Internet Engineering Task Force (IETF)                     A. Zimmermann
Request for Comments: 6069                                  A. Hannemann
Category: Experimental                            RWTH Aachen University
ISSN: 2070-1721                                            December 2010


   Making TCP More Robust to Long Connectivity Disruptions (TCP-LCD)

Abstract

   Disruptions in end-to-end path connectivity, which last longer than
   one retransmission timeout, cause suboptimal TCP performance.  The
   reason for this performance degradation is that TCP interprets
   segment loss induced by long connectivity disruptions as a sign of
   congestion, resulting in repeated retransmission timer backoffs.
   This, in turn, leads to a delayed detection of the re-establishment
   of the connection since TCP waits for the next retransmission timeout
   before it attempts a retransmission.

   This document proposes an algorithm to make TCP more robust to long
   connectivity disruptions (TCP-LCD).  It describes how standard ICMP
   messages can be exploited during timeout-based loss recovery to
   disambiguate true congestion loss from non-congestion loss caused by
   connectivity disruptions.  Moreover, a reversion strategy of the
   retransmission timer is specified that enables a more prompt
   detection of whether or not the connectivity to a previously
   disconnected peer node has been restored.  TCP-LCD is a TCP sender-
   only modification that effectively improves TCP performance in the
   case of connectivity disruptions.

Status of This Memo

   This document is not an Internet Standards Track specification; it is
   published for examination, experimental implementation, and
   evaluation.

   This document defines an Experimental Protocol for the Internet
   community.  This document is a product of the Internet Engineering
   Task Force (IETF).  It represents the consensus of the IETF
   community.  It has received public review and has been approved for
   publication by the Internet Engineering Steering Group (IESG).  Not
   all documents approved by the IESG are a candidate for any level of
   Internet Standard; see Section 2 of RFC 5741.

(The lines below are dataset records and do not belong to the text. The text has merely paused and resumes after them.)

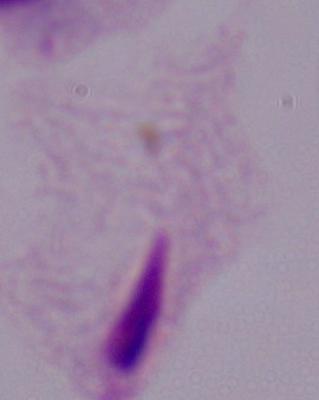

magnification = 1000x
identification = trichomonad
modality = photomicrograph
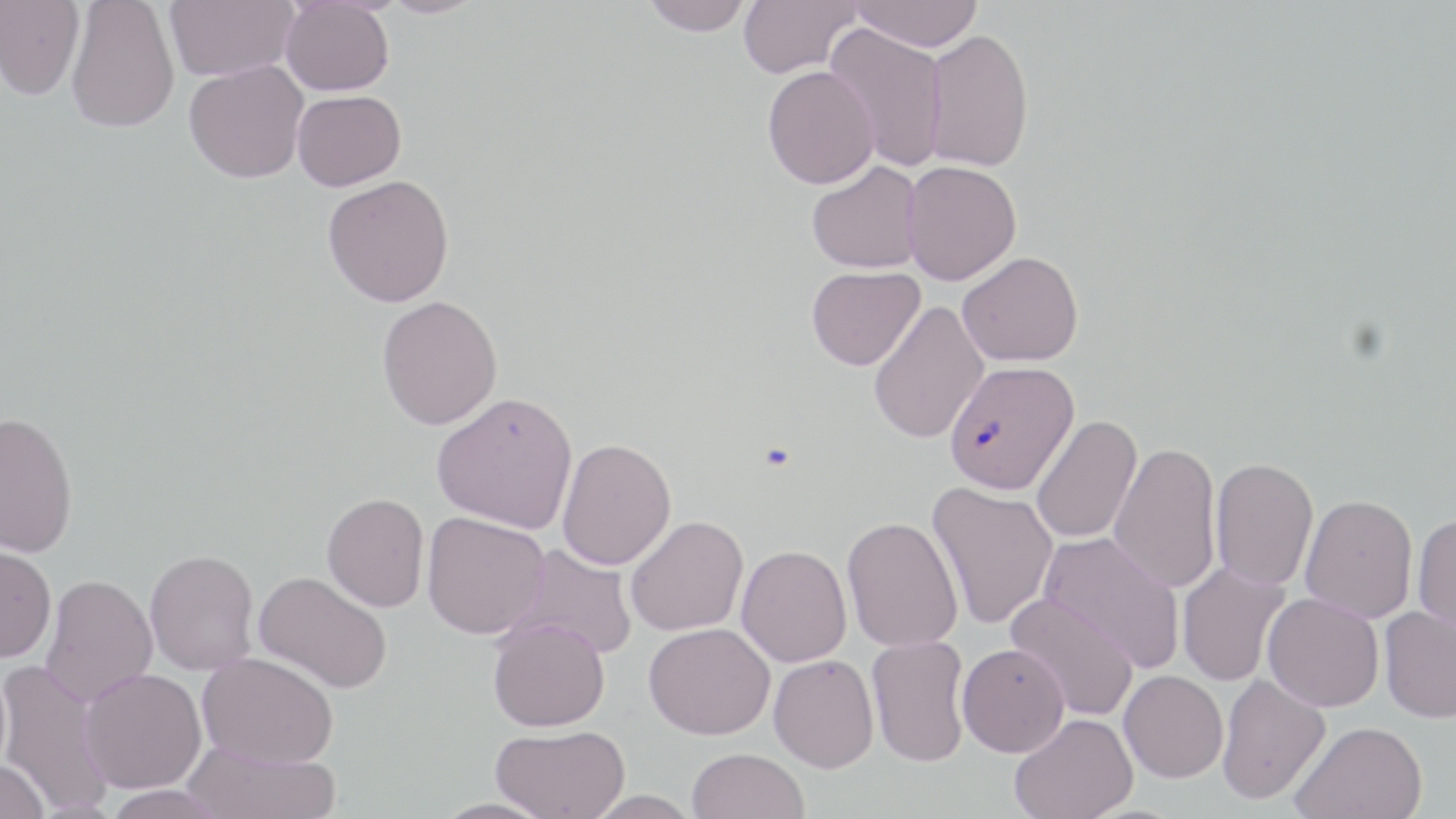

Approximate bounding boxes as named x1/y1/x2/y2 corners in pixels. Uninfected red blood cell locations: (x1=166, y1=0, x2=298, y2=81), (x1=377, y1=0, x2=486, y2=18), (x1=640, y1=0, x2=752, y2=36), (x1=738, y1=0, x2=861, y2=78), (x1=849, y1=0, x2=982, y2=52), (x1=0, y1=1, x2=85, y2=100), (x1=66, y1=1, x2=180, y2=133), (x1=281, y1=1, x2=394, y2=96), (x1=825, y1=22, x2=948, y2=173), (x1=923, y1=28, x2=1035, y2=172), (x1=184, y1=60, x2=309, y2=183), (x1=762, y1=65, x2=879, y2=189), (x1=292, y1=90, x2=406, y2=191), (x1=807, y1=161, x2=924, y2=274), (x1=902, y1=161, x2=1022, y2=285), (x1=322, y1=175, x2=455, y2=307), (x1=957, y1=251, x2=1083, y2=366), (x1=806, y1=266, x2=925, y2=370), (x1=377, y1=295, x2=503, y2=430), (x1=868, y1=300, x2=989, y2=444), (x1=432, y1=391, x2=578, y2=533), (x1=0, y1=412, x2=78, y2=558), (x1=1031, y1=415, x2=1142, y2=543), (x1=557, y1=437, x2=677, y2=570), (x1=1109, y1=441, x2=1221, y2=593), (x1=1210, y1=457, x2=1319, y2=591), (x1=927, y1=482, x2=1059, y2=630), (x1=322, y1=492, x2=429, y2=612), (x1=1300, y1=494, x2=1418, y2=623), (x1=421, y1=511, x2=549, y2=639), (x1=1412, y1=513, x2=1456, y2=637), (x1=624, y1=515, x2=748, y2=636), (x1=842, y1=517, x2=963, y2=652), (x1=1038, y1=531, x2=1185, y2=673), (x1=0, y1=544, x2=56, y2=662), (x1=506, y1=544, x2=638, y2=660), (x1=736, y1=545, x2=852, y2=667), (x1=144, y1=549, x2=260, y2=675), (x1=1177, y1=561, x2=1290, y2=687), (x1=253, y1=571, x2=392, y2=694), (x1=40, y1=573, x2=158, y2=707), (x1=1005, y1=592, x2=1140, y2=721), (x1=1262, y1=592, x2=1384, y2=712), (x1=1379, y1=605, x2=1456, y2=723), (x1=488, y1=617, x2=610, y2=731), (x1=643, y1=622, x2=775, y2=739), (x1=867, y1=634, x2=970, y2=767), (x1=956, y1=643, x2=1070, y2=757), (x1=197, y1=651, x2=338, y2=768), (x1=768, y1=654, x2=879, y2=773), (x1=0, y1=660, x2=114, y2=814), (x1=80, y1=668, x2=206, y2=793), (x1=1119, y1=670, x2=1227, y2=783), (x1=1216, y1=672, x2=1330, y2=805), (x1=1009, y1=713, x2=1138, y2=819), (x1=1290, y1=721, x2=1428, y2=818), (x1=490, y1=724, x2=630, y2=819), (x1=182, y1=740, x2=339, y2=819), (x1=687, y1=747, x2=808, y2=819), (x1=0, y1=760, x2=51, y2=819), (x1=101, y1=784, x2=229, y2=819), (x1=581, y1=790, x2=702, y2=817). Plasmodium falciparum-infected red blood cell locations: (x1=944, y1=360, x2=1080, y2=495). Slide-level diagnosis: Plasmodium falciparum. One field of a larger specimen. Light microscopy. Image is 1456×819 pixels. May-Grünwald-Giemsa stain. Thin blood film. 1000x magnification.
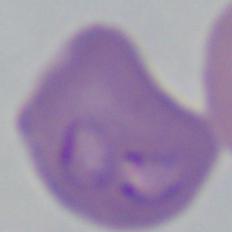

Summary:
  - Identification: Babesia
  - Magnification: 1000x
  - Modality: photomicrograph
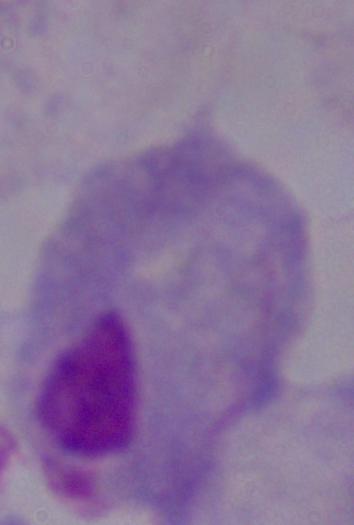
{
  "magnification": "1000x",
  "modality": "photomicrograph",
  "identification": "trichomonad"
}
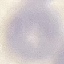
result = no malaria parasites seen
image type = cell patch, automatically extracted from a larger field of view and resized to 64 × 64 pixels
capture = smartphone camera at the microscope eyepiece
stain = Giemsa
preparation = thin blood film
Locate every blood parasite and identify its species.
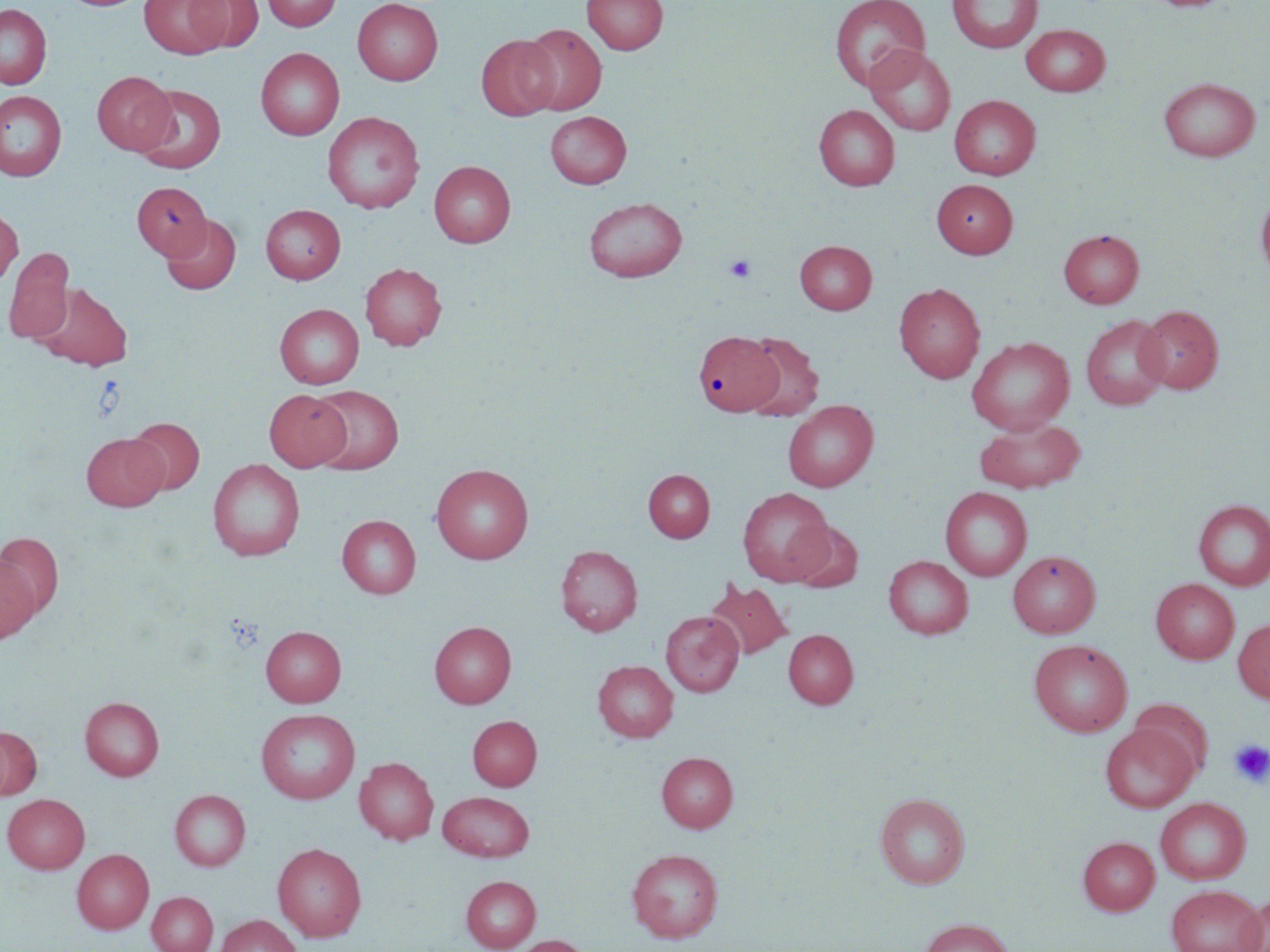
No blood parasites seen.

   Information about the current status of this document, any errata,
   and how to provide feedback on it may be obtained at
   http://www.rfc-editor.org/info/rfc6069.




Zimmermann & Hannemann        Experimental                      [Page 1]


RFC 6069             Making TCP More Robust to LCDs        December 2010


Copyright Notice

   Copyright (c) 2010 IETF Trust and the persons identified as the
   document authors.  All rights reserved.

   This document is subject to BCP 78 and the IETF Trust's Legal
   Provisions Relating to IETF Documents
   (http://trustee.ietf.org/license-info) in effect on the date of
   publication of this document.  Please review these documents
   carefully, as they describe your rights and restrictions with respect
   to this document.  Code Components extracted from this document must
   include Simplified BSD License text as described in Section 4.e of
   the Trust Legal Provisions and are provided without warranty as
   described in the Simplified BSD License.

Table of Contents

   1. Introduction ....................................................3
   2. Terminology .....................................................4
   3. Connectivity Disruption Indication ..............................5
   4. Connectivity Disruption Reaction ................................7
      4.1. Basic Idea .................................................7
      4.2. Algorithm Details ..........................................8
   5. Discussion of TCP-LCD ..........................................11
      5.1. Retransmission Ambiguity ..................................12
      5.2. Wrapped Sequence Numbers ..................................12
      5.3. Packet Duplication ........................................13
      5.4. Probing Frequency .........................................14
      5.5. Reaction during Connection Establishment ..................14
      5.6. Reaction in Steady-State ..................................14
   6. Dissolving Ambiguity Issues Using the TCP Timestamps Option ....15
   7. Interoperability Issues ........................................17
      7.1. Detection of TCP Connection Failures ......................17
      7.2. Explicit Congestion Notification (ECN) ....................17
      7.3. TCP-LCD and IP Tunnels ....................................17
   8. Related Work ...................................................18
   9. Security Considerations ........................................19
   10. Acknowledgments ...............................................20
   11. References ....................................................20
      11.1. Normative References .....................................20
      11.2. Informative References ...................................21










Zimmermann & Hannemann        Experimental                      [Page 2]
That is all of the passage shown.